(Beginning of STORED DATA)
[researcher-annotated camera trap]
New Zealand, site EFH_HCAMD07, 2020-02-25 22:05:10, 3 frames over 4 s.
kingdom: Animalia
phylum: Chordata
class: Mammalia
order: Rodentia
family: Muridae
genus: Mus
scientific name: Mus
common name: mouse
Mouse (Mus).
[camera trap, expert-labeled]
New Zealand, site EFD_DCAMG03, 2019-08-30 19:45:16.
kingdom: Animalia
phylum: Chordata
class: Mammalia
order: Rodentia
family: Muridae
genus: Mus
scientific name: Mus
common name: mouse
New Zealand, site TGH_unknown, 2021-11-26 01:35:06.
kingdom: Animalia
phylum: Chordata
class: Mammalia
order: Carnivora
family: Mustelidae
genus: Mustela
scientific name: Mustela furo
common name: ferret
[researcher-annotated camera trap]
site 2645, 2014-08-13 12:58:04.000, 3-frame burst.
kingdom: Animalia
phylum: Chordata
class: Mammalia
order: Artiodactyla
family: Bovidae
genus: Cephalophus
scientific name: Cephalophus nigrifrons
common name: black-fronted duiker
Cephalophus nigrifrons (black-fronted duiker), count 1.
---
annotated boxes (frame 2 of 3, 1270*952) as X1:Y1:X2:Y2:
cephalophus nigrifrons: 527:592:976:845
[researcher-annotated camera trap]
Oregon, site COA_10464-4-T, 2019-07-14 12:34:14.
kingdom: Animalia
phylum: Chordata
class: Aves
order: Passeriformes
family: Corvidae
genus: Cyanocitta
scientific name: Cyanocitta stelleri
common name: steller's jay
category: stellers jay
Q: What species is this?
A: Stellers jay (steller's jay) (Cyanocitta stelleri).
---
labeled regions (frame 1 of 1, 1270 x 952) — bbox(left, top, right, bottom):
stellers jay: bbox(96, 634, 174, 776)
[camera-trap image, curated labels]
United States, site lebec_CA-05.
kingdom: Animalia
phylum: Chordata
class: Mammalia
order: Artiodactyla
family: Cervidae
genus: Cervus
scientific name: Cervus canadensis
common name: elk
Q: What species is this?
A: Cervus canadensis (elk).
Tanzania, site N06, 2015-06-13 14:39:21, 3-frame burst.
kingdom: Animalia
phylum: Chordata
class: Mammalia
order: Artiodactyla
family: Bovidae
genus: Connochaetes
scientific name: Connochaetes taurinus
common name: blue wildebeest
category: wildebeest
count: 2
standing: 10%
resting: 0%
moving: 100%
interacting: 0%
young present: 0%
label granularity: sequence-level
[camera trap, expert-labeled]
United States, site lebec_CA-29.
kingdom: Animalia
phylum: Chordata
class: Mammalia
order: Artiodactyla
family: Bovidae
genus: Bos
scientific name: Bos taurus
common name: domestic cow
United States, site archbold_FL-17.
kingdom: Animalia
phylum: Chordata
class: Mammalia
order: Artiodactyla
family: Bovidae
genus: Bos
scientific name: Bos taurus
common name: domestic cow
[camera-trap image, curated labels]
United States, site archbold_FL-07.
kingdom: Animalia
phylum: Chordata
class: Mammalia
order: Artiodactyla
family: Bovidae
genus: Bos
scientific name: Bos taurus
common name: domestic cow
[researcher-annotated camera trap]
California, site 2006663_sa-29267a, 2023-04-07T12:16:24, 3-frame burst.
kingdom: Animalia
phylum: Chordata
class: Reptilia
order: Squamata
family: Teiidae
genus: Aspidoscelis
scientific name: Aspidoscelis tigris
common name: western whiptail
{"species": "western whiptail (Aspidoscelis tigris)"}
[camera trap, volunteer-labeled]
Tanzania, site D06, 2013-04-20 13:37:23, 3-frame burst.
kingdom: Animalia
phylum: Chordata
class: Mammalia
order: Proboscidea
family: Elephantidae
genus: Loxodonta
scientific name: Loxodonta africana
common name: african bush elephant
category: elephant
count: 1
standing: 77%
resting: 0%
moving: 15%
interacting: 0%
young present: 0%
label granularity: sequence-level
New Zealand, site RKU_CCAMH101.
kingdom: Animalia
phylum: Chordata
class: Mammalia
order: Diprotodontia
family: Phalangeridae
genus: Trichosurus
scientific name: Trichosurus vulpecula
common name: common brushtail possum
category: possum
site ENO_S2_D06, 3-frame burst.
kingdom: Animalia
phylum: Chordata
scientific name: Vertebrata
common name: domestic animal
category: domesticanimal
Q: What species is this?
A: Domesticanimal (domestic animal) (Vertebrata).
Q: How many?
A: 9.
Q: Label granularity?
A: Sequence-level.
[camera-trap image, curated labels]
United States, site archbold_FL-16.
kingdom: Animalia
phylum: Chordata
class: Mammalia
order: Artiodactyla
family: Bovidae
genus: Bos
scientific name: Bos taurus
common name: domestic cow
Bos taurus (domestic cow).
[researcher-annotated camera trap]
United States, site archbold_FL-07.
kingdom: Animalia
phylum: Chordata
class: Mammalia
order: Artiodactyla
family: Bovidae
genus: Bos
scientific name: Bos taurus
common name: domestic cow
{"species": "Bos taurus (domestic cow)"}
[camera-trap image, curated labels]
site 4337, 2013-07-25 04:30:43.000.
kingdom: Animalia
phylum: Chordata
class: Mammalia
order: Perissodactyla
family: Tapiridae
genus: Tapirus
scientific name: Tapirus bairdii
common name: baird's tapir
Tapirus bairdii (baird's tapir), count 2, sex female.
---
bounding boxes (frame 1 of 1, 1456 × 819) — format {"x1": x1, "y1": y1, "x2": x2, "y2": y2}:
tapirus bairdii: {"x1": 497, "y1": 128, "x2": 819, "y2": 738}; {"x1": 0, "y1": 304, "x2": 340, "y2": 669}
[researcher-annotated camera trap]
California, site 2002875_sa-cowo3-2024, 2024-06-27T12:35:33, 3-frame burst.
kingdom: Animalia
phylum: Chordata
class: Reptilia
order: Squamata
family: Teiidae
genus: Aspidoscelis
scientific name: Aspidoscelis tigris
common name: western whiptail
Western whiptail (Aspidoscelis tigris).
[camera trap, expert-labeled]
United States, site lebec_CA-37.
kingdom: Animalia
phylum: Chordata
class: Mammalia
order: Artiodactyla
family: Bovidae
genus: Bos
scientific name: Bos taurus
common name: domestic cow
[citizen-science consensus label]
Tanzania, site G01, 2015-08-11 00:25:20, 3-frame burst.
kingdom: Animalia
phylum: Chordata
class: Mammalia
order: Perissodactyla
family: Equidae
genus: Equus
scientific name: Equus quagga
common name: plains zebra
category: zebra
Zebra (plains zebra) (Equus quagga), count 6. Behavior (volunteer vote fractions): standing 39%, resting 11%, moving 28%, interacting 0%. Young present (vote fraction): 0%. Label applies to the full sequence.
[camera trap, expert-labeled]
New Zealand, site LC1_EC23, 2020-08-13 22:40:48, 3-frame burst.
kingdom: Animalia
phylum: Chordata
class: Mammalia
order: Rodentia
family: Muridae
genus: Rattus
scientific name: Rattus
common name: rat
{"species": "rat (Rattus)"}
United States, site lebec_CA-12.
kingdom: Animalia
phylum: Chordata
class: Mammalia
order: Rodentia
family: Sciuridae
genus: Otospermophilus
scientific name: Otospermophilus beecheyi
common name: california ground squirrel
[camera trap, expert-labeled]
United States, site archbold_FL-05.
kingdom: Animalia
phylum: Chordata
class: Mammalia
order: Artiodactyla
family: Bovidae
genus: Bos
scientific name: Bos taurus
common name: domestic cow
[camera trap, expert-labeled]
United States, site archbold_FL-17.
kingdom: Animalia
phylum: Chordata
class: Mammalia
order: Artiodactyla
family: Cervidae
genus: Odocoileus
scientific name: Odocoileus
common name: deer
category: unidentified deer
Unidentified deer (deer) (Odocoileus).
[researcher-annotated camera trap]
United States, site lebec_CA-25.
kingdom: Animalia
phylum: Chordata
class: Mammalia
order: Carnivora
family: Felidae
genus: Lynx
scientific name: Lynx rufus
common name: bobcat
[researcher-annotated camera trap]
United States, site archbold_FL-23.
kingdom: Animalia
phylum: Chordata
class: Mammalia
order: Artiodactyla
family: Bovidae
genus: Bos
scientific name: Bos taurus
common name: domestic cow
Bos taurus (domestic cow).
(End of STORED DATA)
» TASK INSTRUCTIONS
Of all the entries above, repeat only the lines from the line that has "United States, site lebec_CA-29." to the line that has "genus: Trichosurus", both lines included, exactly.

» OUTPUT FOR THIS TASK
United States, site lebec_CA-29.
kingdom: Animalia
phylum: Chordata
class: Mammalia
order: Artiodactyla
family: Bovidae
genus: Bos
scientific name: Bos taurus
common name: domestic cow
United States, site archbold_FL-17.
kingdom: Animalia
phylum: Chordata
class: Mammalia
order: Artiodactyla
family: Bovidae
genus: Bos
scientific name: Bos taurus
common name: domestic cow
[camera-trap image, curated labels]
United States, site archbold_FL-07.
kingdom: Animalia
phylum: Chordata
class: Mammalia
order: Artiodactyla
family: Bovidae
genus: Bos
scientific name: Bos taurus
common name: domestic cow
[researcher-annotated camera trap]
California, site 2006663_sa-29267a, 2023-04-07T12:16:24, 3-frame burst.
kingdom: Animalia
phylum: Chordata
class: Reptilia
order: Squamata
family: Teiidae
genus: Aspidoscelis
scientific name: Aspidoscelis tigris
common name: western whiptail
{"species": "western whiptail (Aspidoscelis tigris)"}
[camera trap, volunteer-labeled]
Tanzania, site D06, 2013-04-20 13:37:23, 3-frame burst.
kingdom: Animalia
phylum: Chordata
class: Mammalia
order: Proboscidea
family: Elephantidae
genus: Loxodonta
scientific name: Loxodonta africana
common name: african bush elephant
category: elephant
count: 1
standing: 77%
resting: 0%
moving: 15%
interacting: 0%
young present: 0%
label granularity: sequence-level
New Zealand, site RKU_CCAMH101.
kingdom: Animalia
phylum: Chordata
class: Mammalia
order: Diprotodontia
family: Phalangeridae
genus: Trichosurus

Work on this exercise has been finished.